**Text segment:**
— START —

I'm getting a small continual number of Asian spam coming in with
message sizes in the 400-500Kbyte range.

Obviously the default 250K size in spamc is too small and these drop
through the defenses.

Upping it to 600K typically pushes these spam into the 10+ score range,
but I'm concerned what impact that will have on our servers if I
defaulted to that. Is there a "rule of thumb" as to how much more
memory/resource such a change would make to a total system?

e.g. if it only means each spamd process took another 1Meg RAM each, I
would be quite happy. If it mean sometimes they will swallow 100M extra
RAM - then it probably isn't worth the hassle.

-- 
Cheers

Jason Haar
Information Security Manager, Trimble Navigation Ltd.
Phone: +64 3 9635 377 Fax: +64 3 9635 417
PGP Fingerprint: 7A2E 0407 C9A6 CAF6 2B9F 8422 C063 5EBB FE1D 66D1


Re: any real downside to setting maxsize to 600Kbytes?

Posted by Nigel Frankcom <ni...@blue-canoe.net>.
On Mon, 16 Oct 2006 20:13:53 +1300, Jason Haar
<Ja...@trimble.co.nz> wrote:

>I'm getting a small continual number of Asian spam coming in with
>message sizes in the 400-500Kbyte range.
>
>Obviously the default 250K size in spamc is too small and these drop
>through the defenses.
>
>Upping it to 600K typically pushes these spam into the 10+ score range,
>but I'm concerned what impact that will have on our servers if I
>defaulted to that. Is there a "rule of thumb" as to how much more
>memory/resource such a change would make to a total system?
>
>e.g. if it only means each spamd process took another 1Meg RAM each, I
>would be quite happy. If it mean sometimes they will swallow 100M extra
>RAM - then it probably isn't worth the hassle.


A lot will depend on the amount of mail you are processing. I've had
my Max size increased for quite a while now and have noted no adverse
effects. Mail numbers here are typically 3k+ a day so not a huge
amount.

The SA server runs on CentOS 64 with a 1.7 Athlon and 1 GB ram.

— END —

**Extracted data:**

— START —

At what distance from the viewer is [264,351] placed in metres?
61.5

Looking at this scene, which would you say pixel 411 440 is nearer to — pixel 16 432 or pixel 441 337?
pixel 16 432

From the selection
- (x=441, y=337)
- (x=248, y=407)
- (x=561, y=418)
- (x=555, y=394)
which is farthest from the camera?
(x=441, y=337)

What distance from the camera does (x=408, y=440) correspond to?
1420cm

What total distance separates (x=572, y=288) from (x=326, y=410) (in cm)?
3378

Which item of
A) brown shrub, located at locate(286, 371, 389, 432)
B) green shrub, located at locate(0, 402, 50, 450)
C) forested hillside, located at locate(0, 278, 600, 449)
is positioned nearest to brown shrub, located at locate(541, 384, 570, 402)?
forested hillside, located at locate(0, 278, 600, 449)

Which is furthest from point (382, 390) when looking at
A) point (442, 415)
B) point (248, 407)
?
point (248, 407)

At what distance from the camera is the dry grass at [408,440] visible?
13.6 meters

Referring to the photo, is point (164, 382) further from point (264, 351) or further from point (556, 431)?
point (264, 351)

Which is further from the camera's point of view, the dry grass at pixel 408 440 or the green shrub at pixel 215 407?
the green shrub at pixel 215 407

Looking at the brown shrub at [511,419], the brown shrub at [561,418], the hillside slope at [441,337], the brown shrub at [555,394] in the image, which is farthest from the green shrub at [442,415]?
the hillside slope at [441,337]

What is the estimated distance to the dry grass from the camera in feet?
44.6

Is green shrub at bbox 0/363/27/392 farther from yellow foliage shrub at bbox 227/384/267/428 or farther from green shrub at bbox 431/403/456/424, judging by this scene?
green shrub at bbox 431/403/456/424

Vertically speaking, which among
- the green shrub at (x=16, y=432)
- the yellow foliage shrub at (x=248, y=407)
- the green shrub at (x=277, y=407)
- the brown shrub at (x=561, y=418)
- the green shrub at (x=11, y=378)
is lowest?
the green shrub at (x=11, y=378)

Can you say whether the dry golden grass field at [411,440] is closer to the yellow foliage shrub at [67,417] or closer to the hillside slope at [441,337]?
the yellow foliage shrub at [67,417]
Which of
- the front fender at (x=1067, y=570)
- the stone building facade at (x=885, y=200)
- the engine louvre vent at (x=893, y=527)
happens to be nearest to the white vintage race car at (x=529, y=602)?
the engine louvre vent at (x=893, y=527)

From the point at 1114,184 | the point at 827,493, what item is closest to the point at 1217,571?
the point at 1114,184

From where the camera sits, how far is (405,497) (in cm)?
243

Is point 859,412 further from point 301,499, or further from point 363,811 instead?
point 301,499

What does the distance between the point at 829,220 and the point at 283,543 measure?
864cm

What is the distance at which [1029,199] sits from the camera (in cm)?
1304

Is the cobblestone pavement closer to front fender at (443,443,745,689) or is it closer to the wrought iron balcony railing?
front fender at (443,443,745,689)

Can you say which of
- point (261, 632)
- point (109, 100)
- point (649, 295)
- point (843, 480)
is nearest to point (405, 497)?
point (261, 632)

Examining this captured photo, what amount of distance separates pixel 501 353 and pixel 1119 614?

— END —

**Instructions for the task:**
Answer these questions from the email thread on spamc's size limit:
1. What size range do the incoming Asian spam messages fall in?
2. What is the default size limit in spamc?
3. About how many messages a day does the replying poster's site typically process?

**Solved problem:**
1. 400–500 Kbytes.
2. 250K.
3. Typically 3k+ a day.